Task brief: Output every entry below exactly as it is written.

Short descriptive text snippets:
== Segment start ==
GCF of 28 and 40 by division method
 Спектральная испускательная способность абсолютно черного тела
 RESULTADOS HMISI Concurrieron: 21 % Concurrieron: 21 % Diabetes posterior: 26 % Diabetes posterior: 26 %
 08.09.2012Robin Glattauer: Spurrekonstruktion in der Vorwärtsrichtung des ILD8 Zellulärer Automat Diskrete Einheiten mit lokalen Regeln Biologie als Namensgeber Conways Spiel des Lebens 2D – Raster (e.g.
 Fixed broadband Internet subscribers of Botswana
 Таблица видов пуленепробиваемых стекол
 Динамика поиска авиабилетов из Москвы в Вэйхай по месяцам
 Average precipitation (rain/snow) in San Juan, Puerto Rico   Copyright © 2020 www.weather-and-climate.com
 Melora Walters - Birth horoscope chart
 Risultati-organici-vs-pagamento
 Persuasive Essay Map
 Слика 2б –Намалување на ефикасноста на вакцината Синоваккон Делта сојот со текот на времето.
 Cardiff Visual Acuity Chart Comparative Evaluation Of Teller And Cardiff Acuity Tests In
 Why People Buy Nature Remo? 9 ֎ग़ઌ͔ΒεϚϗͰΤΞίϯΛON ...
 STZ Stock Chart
== Segment end ==
Problem solution:
GCF of 28 and 40 by division method
 Спектральная испускательная способность абсолютно черного тела
 RESULTADOS HMISI Concurrieron: 21 % Concurrieron: 21 % Diabetes posterior: 26 % Diabetes posterior: 26 %
 08.09.2012Robin Glattauer: Spurrekonstruktion in der Vorwärtsrichtung des ILD8 Zellulärer Automat Diskrete Einheiten mit lokalen Regeln Biologie als Namensgeber Conways Spiel des Lebens 2D – Raster (e.g.
 Fixed broadband Internet subscribers of Botswana
 Таблица видов пуленепробиваемых стекол
 Динамика поиска авиабилетов из Москвы в Вэйхай по месяцам
 Average precipitation (rain/snow) in San Juan, Puerto Rico   Copyright © 2020 www.weather-and-climate.com
 Melora Walters - Birth horoscope chart
 Risultati-organici-vs-pagamento
 Persuasive Essay Map
 Слика 2б –Намалување на ефикасноста на вакцината Синоваккон Делта сојот со текот на времето.
 Cardiff Visual Acuity Chart Comparative Evaluation Of Teller And Cardiff Acuity Tests In
 Why People Buy Nature Remo? 9 ֎ग़ઌ͔ΒεϚϗͰΤΞίϯΛON ...
 STZ Stock Chart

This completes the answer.